As for Russia and Eastern Europe, Egan sees the "harsh realities" of people trying to make a living in a free market system. And he sees a danger of the "old guard and the military" trying to reassert themselves -- particularly in Russia.

"Armies, I suppose, are necessary," he says. "As a poet, I would like to think they are not, but they have their place. But when armies and generals get involved in politics, that historically has always been disastrous."

He pauses for a moment and says, "The only exception I can think of off hand is that of Alexander the Great" -- a Macedonian general, conquerer, philosopher, patron of the arts and writer who lived more than 2,000 years ago.

Egan says he abhors violence -- "I literally couldn't kill a fly" -- but asks, "Name one country that achieved its independence without it?" He says people oppressed can be driven to "a breaking point."

Ireland has a tragic history, Egan says, traumatized by the potato famine of the 19th century that killed a million people. Another million fled their homeland for a better life in America.

He writes:



"That is why we who lost
the provinces of hope
who had our own Holoacust in
medieval 1847 ...
carry a sadness in the blood
a walk, a look an accent
some bitter rhythm, a wounded shadow ...
sensing that each of us has lost
part of what we should have been."

Egan also sees parallels between the Irish and Jewish people. He says Ireland is one of the few countries in the world where Jews have always been welcomed. In his critically acclaimed book, "In the Holocaust of Autumn," Egan laments the fates of the Irish and Jews.

He writes:



"Suffering makes its own space
We only attempt comparisons
in the memory of grief's absolute.
In the murder that lasts forever.
In the pain passed on
like original sin ...
A mound of gold teeth
Sackfuls of hair."

In another poem from the same volume, he calls the Irish "the lost tribe" of the ancient Jewish people and writes, "Very well then. Let us sing together."

And in another, he asks:

"How can the day dawn
as innocently ever again?
Smell it
Taste it.
That ash is everywhere."

Egan, who visited Prague on the occasion of his poems being translated into and published in Czech, says his affinity for the Russian people dates back to his youth.

In his poem, "Learning Russian," he writes:

"Mother Russia!

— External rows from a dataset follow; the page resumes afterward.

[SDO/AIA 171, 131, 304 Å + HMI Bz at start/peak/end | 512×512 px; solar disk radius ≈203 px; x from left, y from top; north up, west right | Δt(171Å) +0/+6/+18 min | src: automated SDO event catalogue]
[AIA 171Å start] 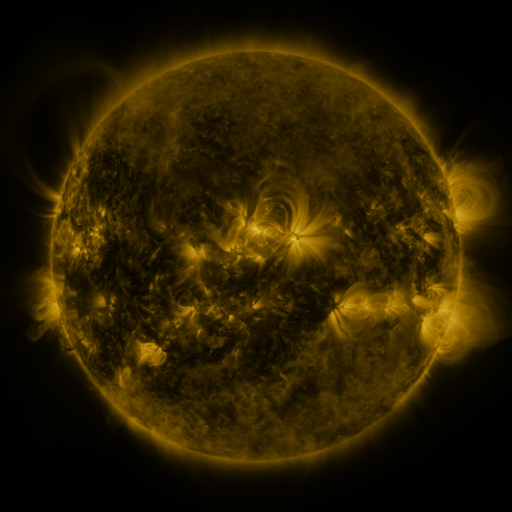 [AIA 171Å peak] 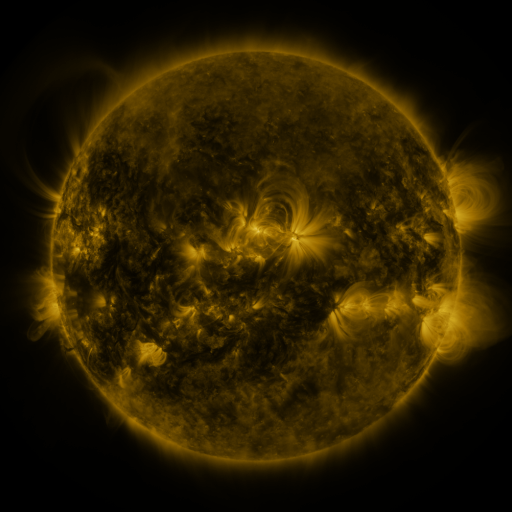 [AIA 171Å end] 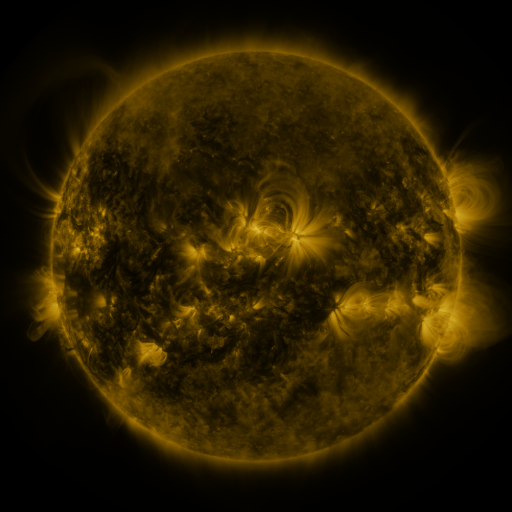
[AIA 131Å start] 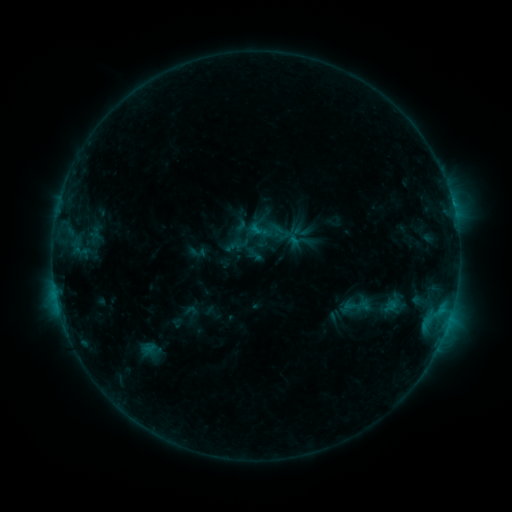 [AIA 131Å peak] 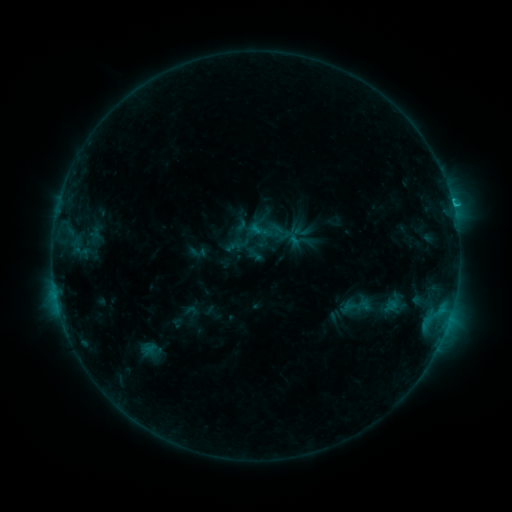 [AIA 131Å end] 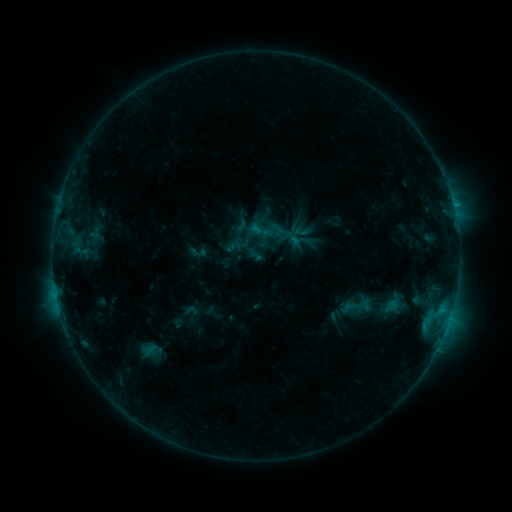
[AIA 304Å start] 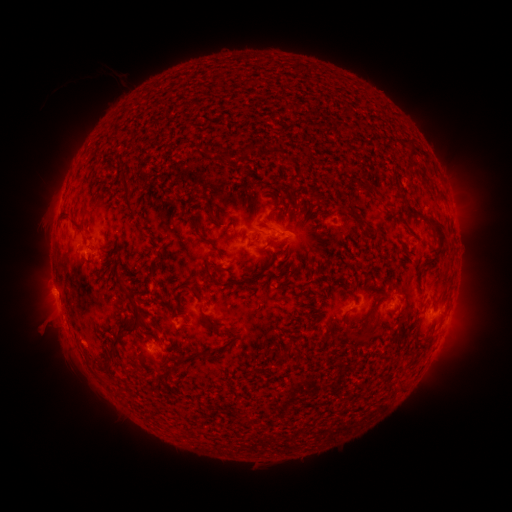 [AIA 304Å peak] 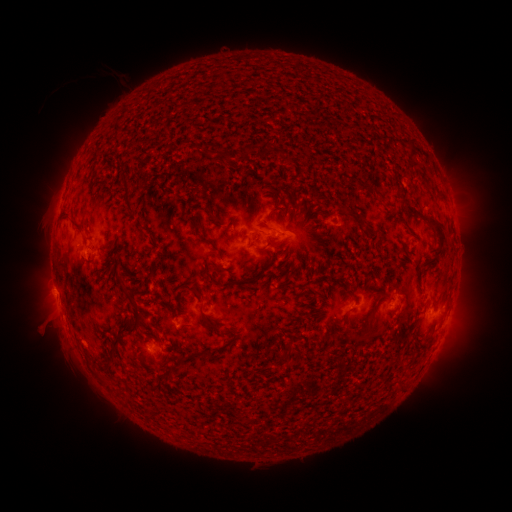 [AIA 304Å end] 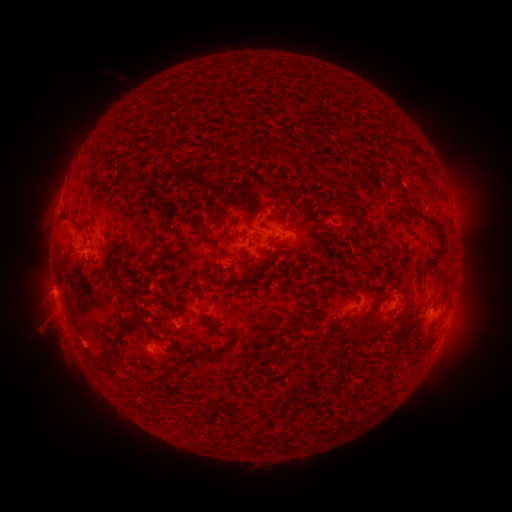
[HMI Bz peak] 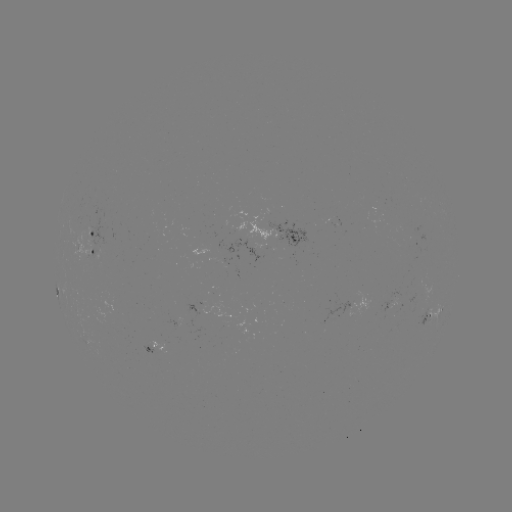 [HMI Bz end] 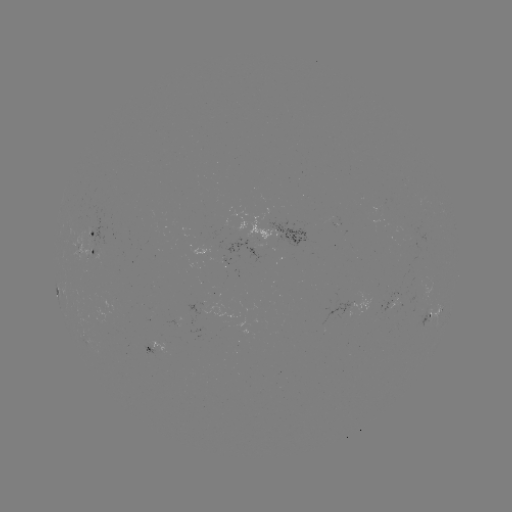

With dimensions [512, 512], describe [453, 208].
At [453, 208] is C1.0 flare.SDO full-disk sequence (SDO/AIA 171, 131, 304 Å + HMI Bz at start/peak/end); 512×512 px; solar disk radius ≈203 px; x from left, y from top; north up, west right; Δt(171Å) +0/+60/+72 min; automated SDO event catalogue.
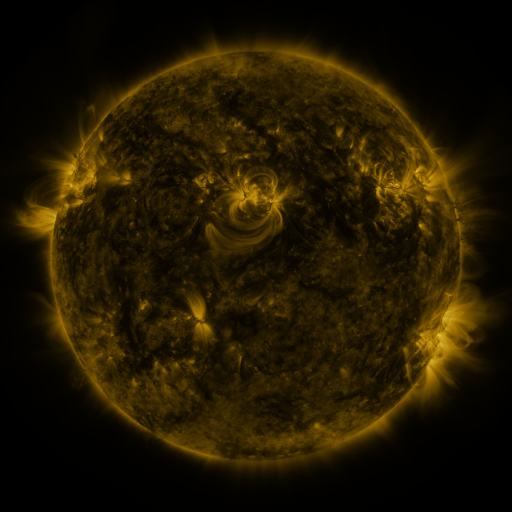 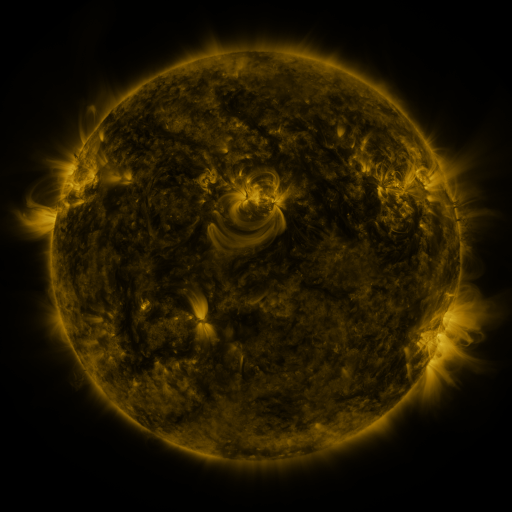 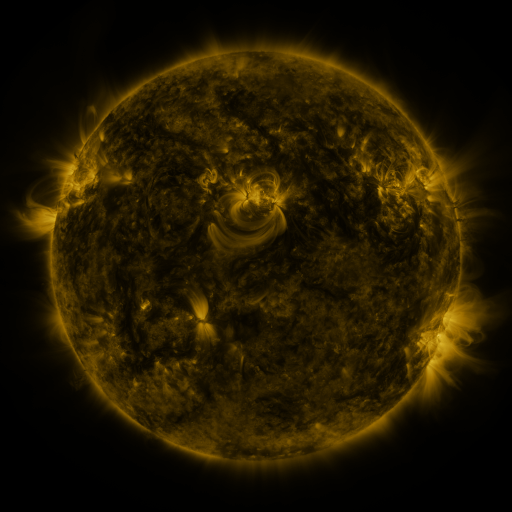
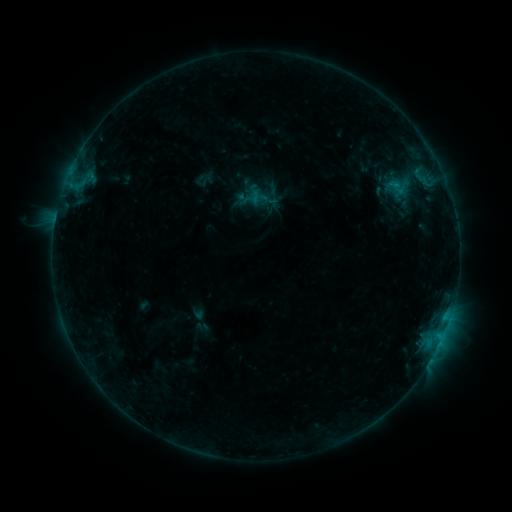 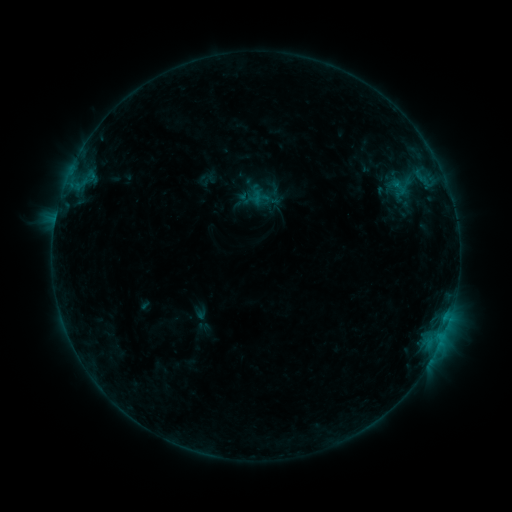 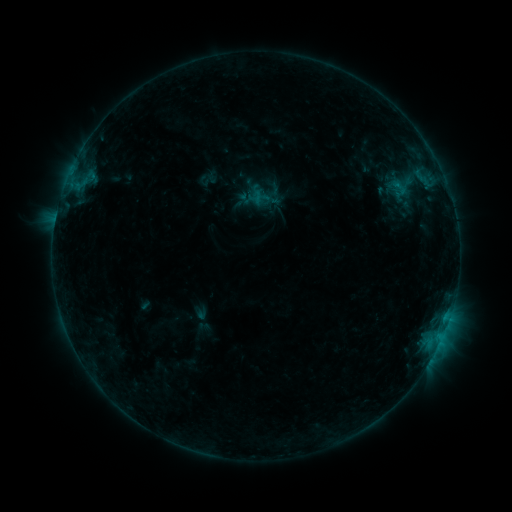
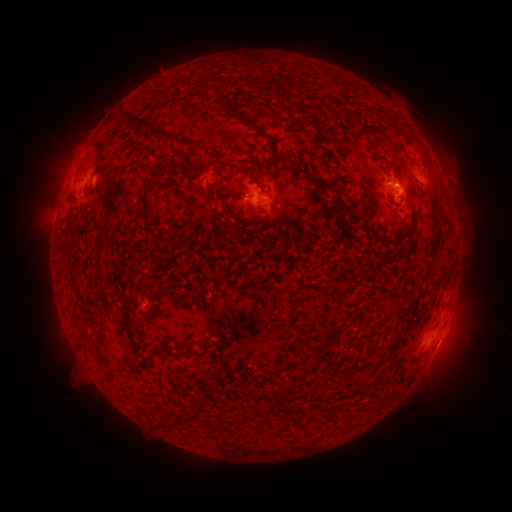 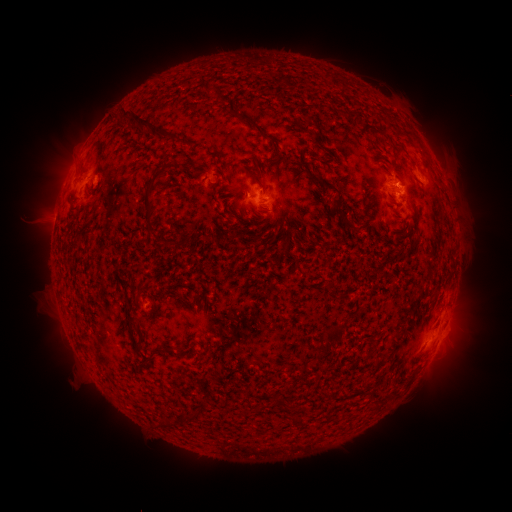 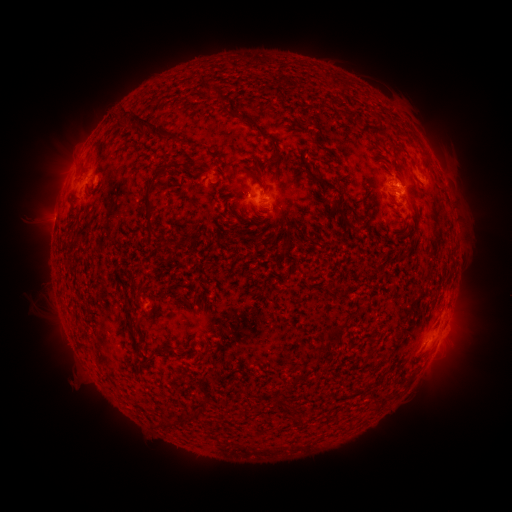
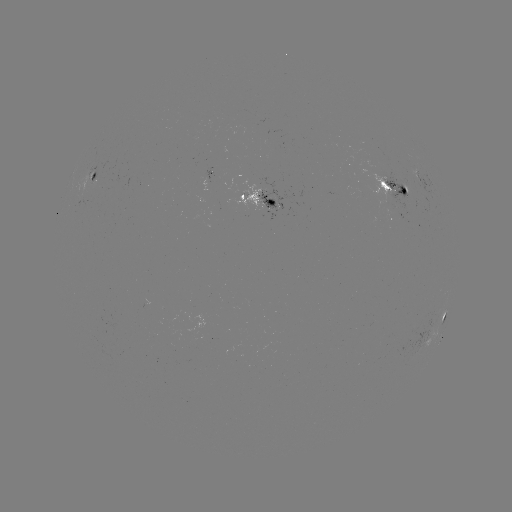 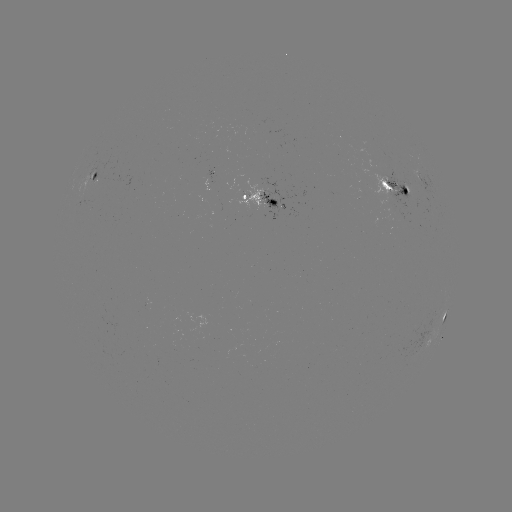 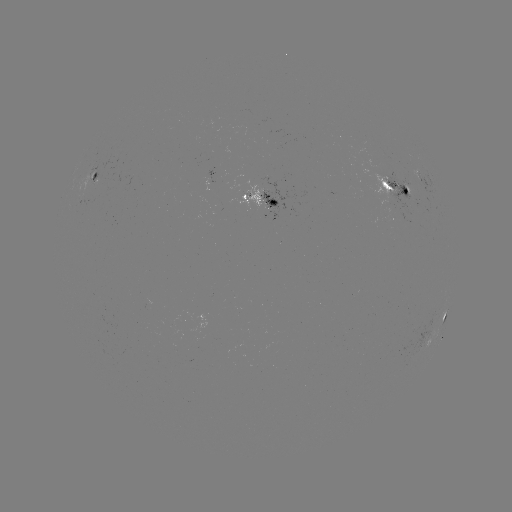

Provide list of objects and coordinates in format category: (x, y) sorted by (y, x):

Despite your goosestep dogma
your tanks trundling across the cobblestones of Europe
betrayed by that great bald mind you
remain for me a peasant in a homemade shawl
offering bread and salt and a place by the hearth."

Sipping beer at an Irish pub at Prague's Old Town Square, where he camped out on a bright spring evening to sign the Czech edition of his book, Egan says poetry can be born out of great pain -- as well of great joy.

"Humor is the most poetic thing in existence," he said.